- WHAT YOU WILL DO -
Lines from the one with "Perfect Xmas Gift Bonsai Free Delivery" through the end of the records, and no others, are what the answer should contain, copied exactly; please keep pictures out.

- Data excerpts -

+ + + +

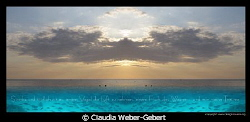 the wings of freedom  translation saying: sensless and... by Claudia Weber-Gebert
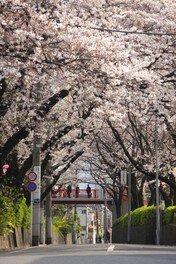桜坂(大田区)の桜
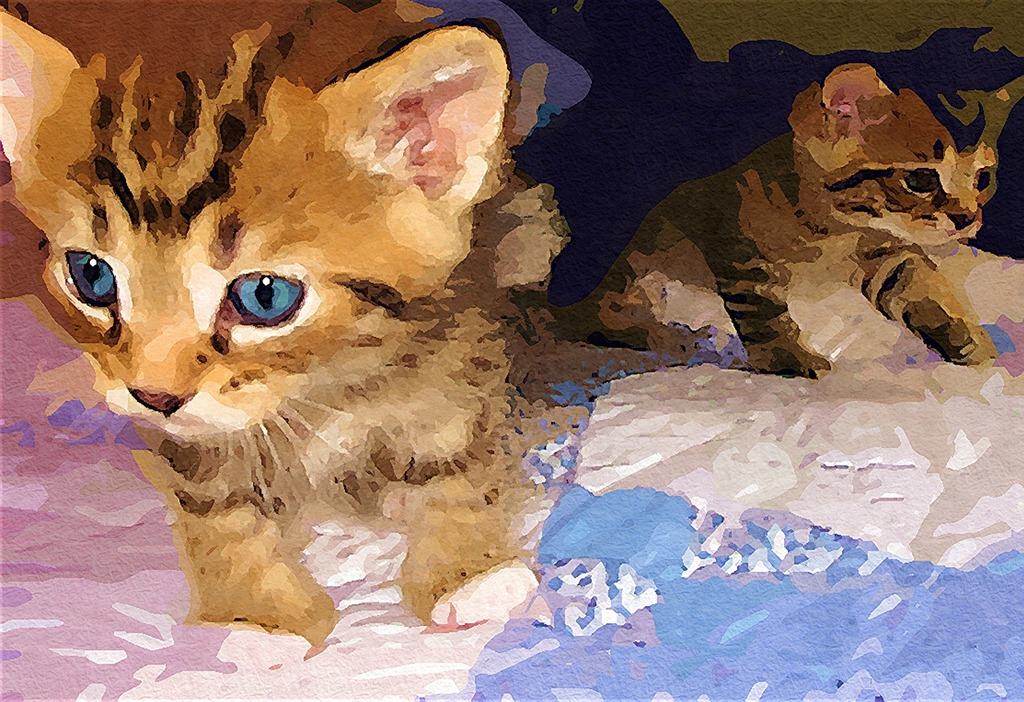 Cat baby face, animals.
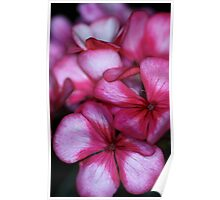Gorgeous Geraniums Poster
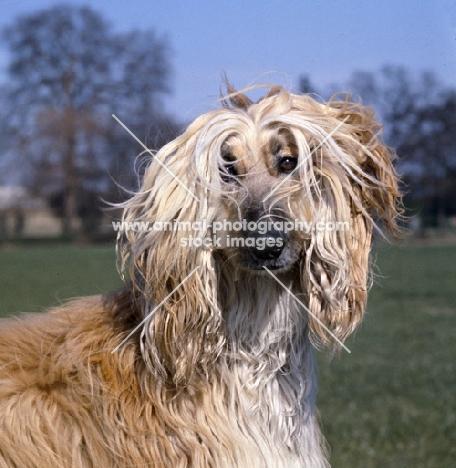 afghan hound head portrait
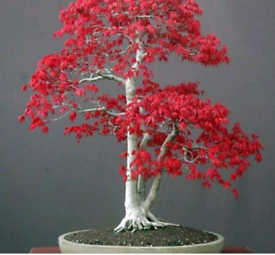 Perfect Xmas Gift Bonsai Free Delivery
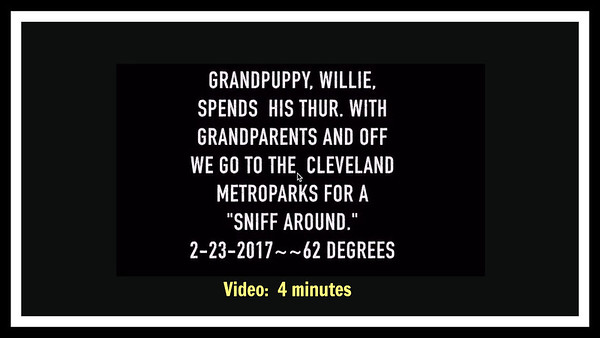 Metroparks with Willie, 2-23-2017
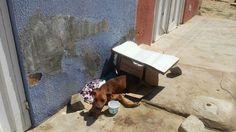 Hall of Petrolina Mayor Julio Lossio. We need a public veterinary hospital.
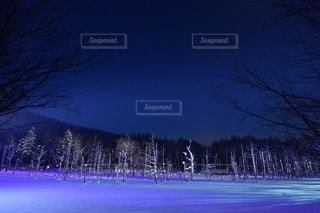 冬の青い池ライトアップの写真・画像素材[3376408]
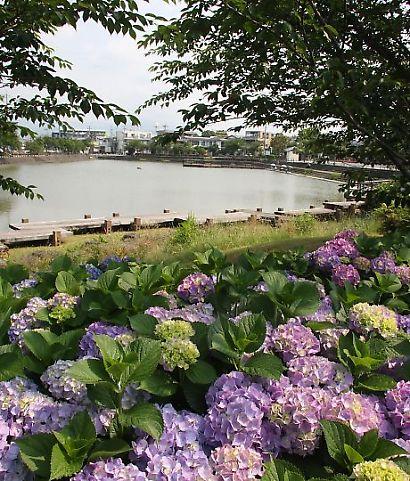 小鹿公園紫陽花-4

+ + + +

- SOLVED EXERCISE -
 Perfect Xmas Gift Bonsai Free Delivery
 Metroparks with Willie, 2-23-2017
 Hall of Petrolina Mayor Julio Lossio. We need a public veterinary hospital.
 冬の青い池ライトアップの写真・画像素材[3376408]
 小鹿公園紫陽花-4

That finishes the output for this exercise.